Guests by nationality: who visits Zermatt?

Story 88

In the 19th century, most travellers to Zermatt came from Great Britain. The reason for this was the important role played by the British in the discovery of the Alps. But how has the guest structure changed over the decades?  

English pioneers 

British adventurers and scientists played a pivotal role in “discovering” the Alps. During the “golden age of mountaineering” in the second half of the 19th century, English mountaineers with mountain guides from Valais and the Bern region were the first to climb the four-thousand-metre peaks. In 1856/57, more than 59% of guests came from Great Britain. Together with travellers from Germany, France, Italy, Austria and the Benelux countries, they accounted for 88 per cent of guests in Zermatt. In contrast, the number of Swiss guests was still very modest at 10%. 

Opening of the Gornergrat Railway changes guest statistics 

Around 1900 – two years after the opening of the Gornergrat Railway – the number of visitors to Zermatt from Germany, France and the USA in particular increased. At 32%, however, the British remained the most important guest group in Zermatt. The proportion of Swiss people actually fell slightly to eight per cent. 

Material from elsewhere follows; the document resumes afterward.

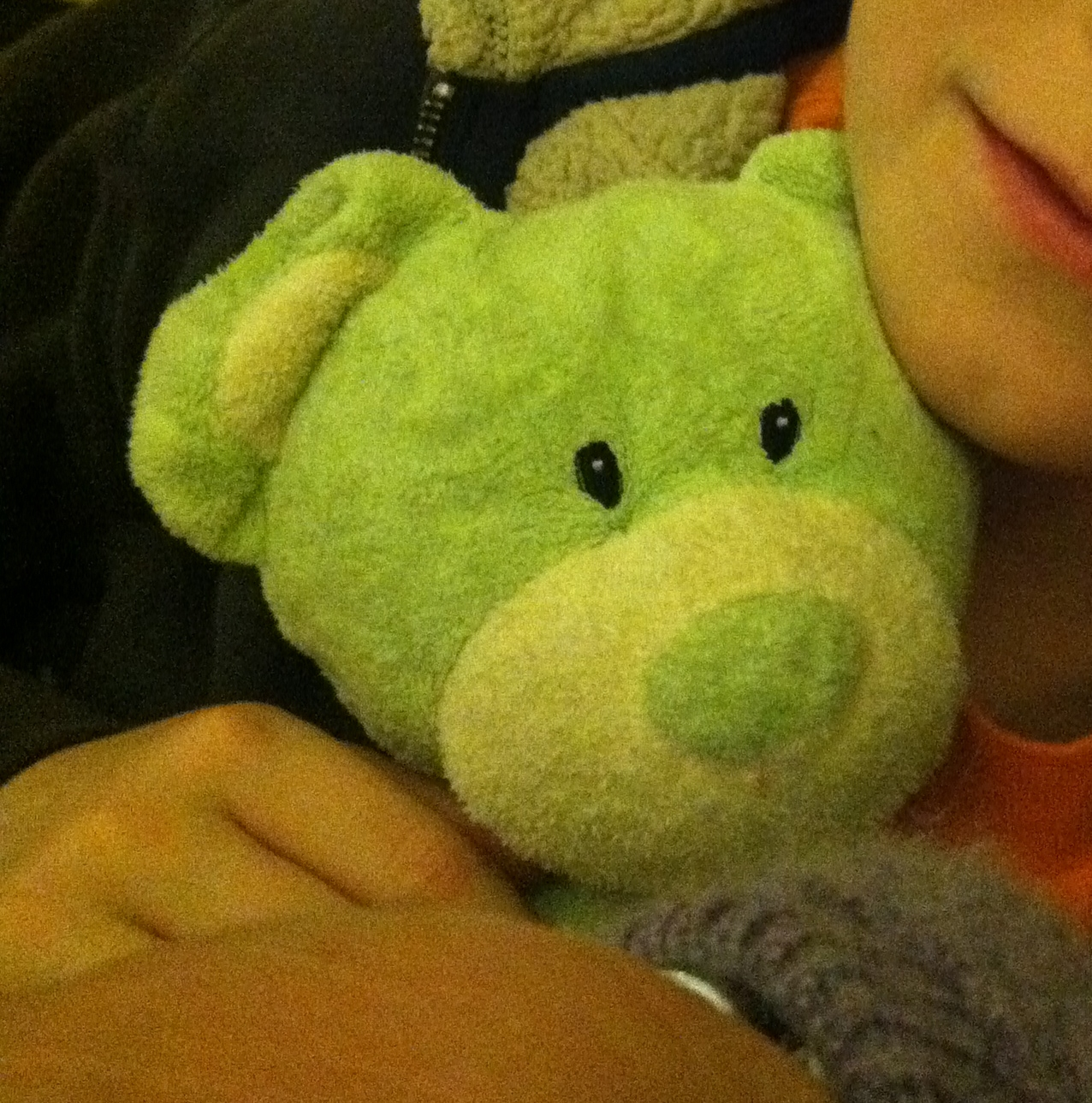 Green bear with long floppy arms and legs rattle inside - Green Bear is a soft spring green plush bear. He has a cream tummy and paws, with cream on his nose as well. He has long floppy green arms and legs, a tiny stubby green tail and a rattle inside his tummy. My son is inconsolable. He was left behind when we checked out of our rental home and although I have called the rental company, they said he was not found by the cleaning service. I would accept a replacement bear, and will pay a generous finders fee! Very generous! We are desperate. He is a good boy and I hate to see him so sad without his special friend.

Continuous growth in the number of Swiss guests 

From 1910 onwards, the number of domestic guests increased steadily. With the advent of winter tourism and the expansion of the services offered by the Gornergrat Railway, more and more Swiss people travelled to Zermatt, with their share of visitor numbers growing to 47% in 1934.  

After the Second World War, many American soldiers spent their holidays in Switzerland and in Zermatt. This made Switzerland famous and it became a popular destination for travellers from the USA: in 1970, 30% of visitors to Zermatt came from North America. 

Growing internationality 

With the expansion of transport routes and the acceleration of travel, the internationality of the guests steadily increased, with Asian visitors in particular discovering Zermatt. 

Please note: for the comparability of statistics, the classification of origin as used in 1856 was retained.